**Selected excerpt**:

--------------------------------------------------

# 99-2006 Record Freehub Cartridge Bearing Replacement?



## ElDuderino (Feb 21, 2004)

Are these bearings user servicable? I just bought a used hub which is almost brand new......except the outer freehub bearing is missing a bunch of balls and the seal is destroyed. No idea how it happened!

Anyhow, will I need to purchase a new freehub body or can I just replace the cartridge bearings? Here's a photo to help with ID.


----------



## C-40 (Feb 4, 2004)

*info..*

Campy does not consider the bearings to be serviceable, since they don't offer them as spare parts, but they can be removed. You need two 6803 bearings.

There is a circlip in there somewhere (according to reports I've read), that must be removed, so don't try to pound out a bearing that has a circlip holding it in place.

I'd remove the bearings first, then order new ones. If your bearing removal attempt fails, you're not out any money.


----------



## ElDuderino (Feb 21, 2004)

Thanks C40, I figured there must be a circlip in there, but it's such a hard spot to get to. Gah. The bigger mystery here is how the previous owner managed to destroy the outer cartridge bearing like that...maybe he somehow used a lockring that's twice as long and it penetrated the seal? It's the only explanation I can think of.

--------------------------------------------------

**Check your understanding**:
1. In the forum thread on replacing Record freehub cartridge bearings, what bearing size is said to be needed, and how many?
2. Proceed with the freehub bearing thread, beginning after its last sentence.
The lines that come next are drawn from a different source.

**Data shown**:

--------------------------------------------------

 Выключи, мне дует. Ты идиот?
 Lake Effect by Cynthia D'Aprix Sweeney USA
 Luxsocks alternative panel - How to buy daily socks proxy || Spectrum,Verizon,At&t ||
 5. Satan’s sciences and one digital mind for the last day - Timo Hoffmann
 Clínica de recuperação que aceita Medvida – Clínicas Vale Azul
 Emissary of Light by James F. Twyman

--------------------------------------------------

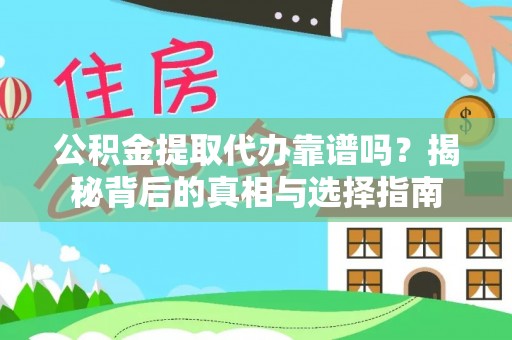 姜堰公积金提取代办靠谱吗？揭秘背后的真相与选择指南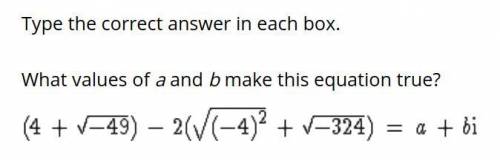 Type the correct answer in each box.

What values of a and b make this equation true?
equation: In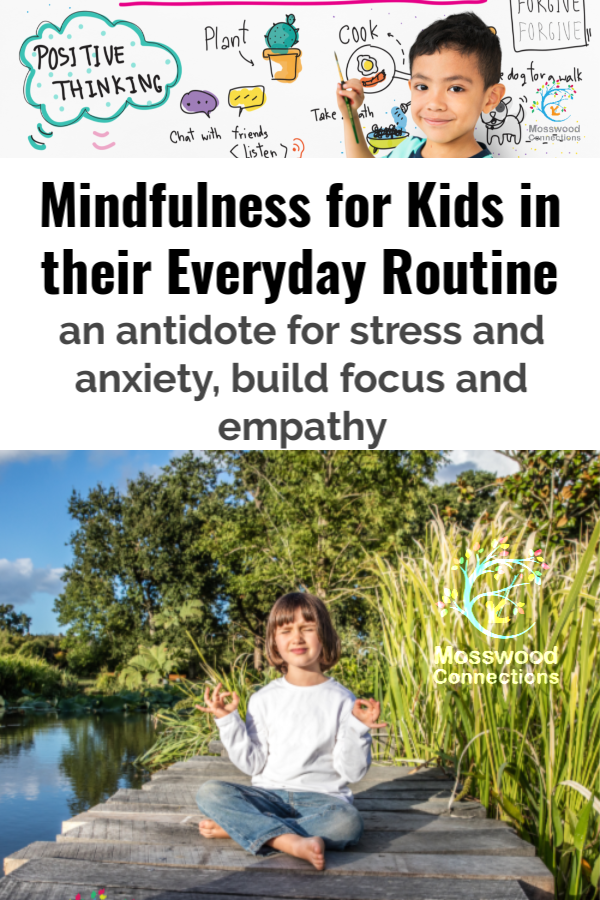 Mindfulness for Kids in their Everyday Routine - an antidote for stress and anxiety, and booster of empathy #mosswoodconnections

--------------------------------------------------

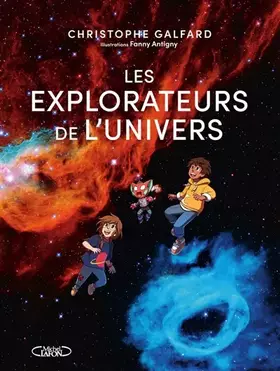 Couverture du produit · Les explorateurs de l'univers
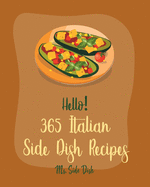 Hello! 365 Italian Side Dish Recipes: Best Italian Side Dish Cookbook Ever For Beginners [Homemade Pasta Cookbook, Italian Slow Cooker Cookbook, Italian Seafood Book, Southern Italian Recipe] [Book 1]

--------------------------------------------------

**Numbered responses**:
1. Two 6803 bearings.

2.
----------



## strathconaman (Jul 3, 2003)

Read:

http://www.bikeforums.net/archive/index.php/t-84034.html

If it works, post pictures and become a hero.


----------



## igor-jz (Nov 11, 2006)

I guess there is a thread about it...
http://forums.roadbikereview.com/showthread.php?t=117263


----------



## ElDuderino (Feb 21, 2004)

thanks igor! Just what I was looking for. Will update this thread after I attempt to change it. Lucky for me, I only have to change the outer (easier to replace) one. It actually spins fine, despite missing 1/4th of its balls and the seal. Doubt it would stay that way long though.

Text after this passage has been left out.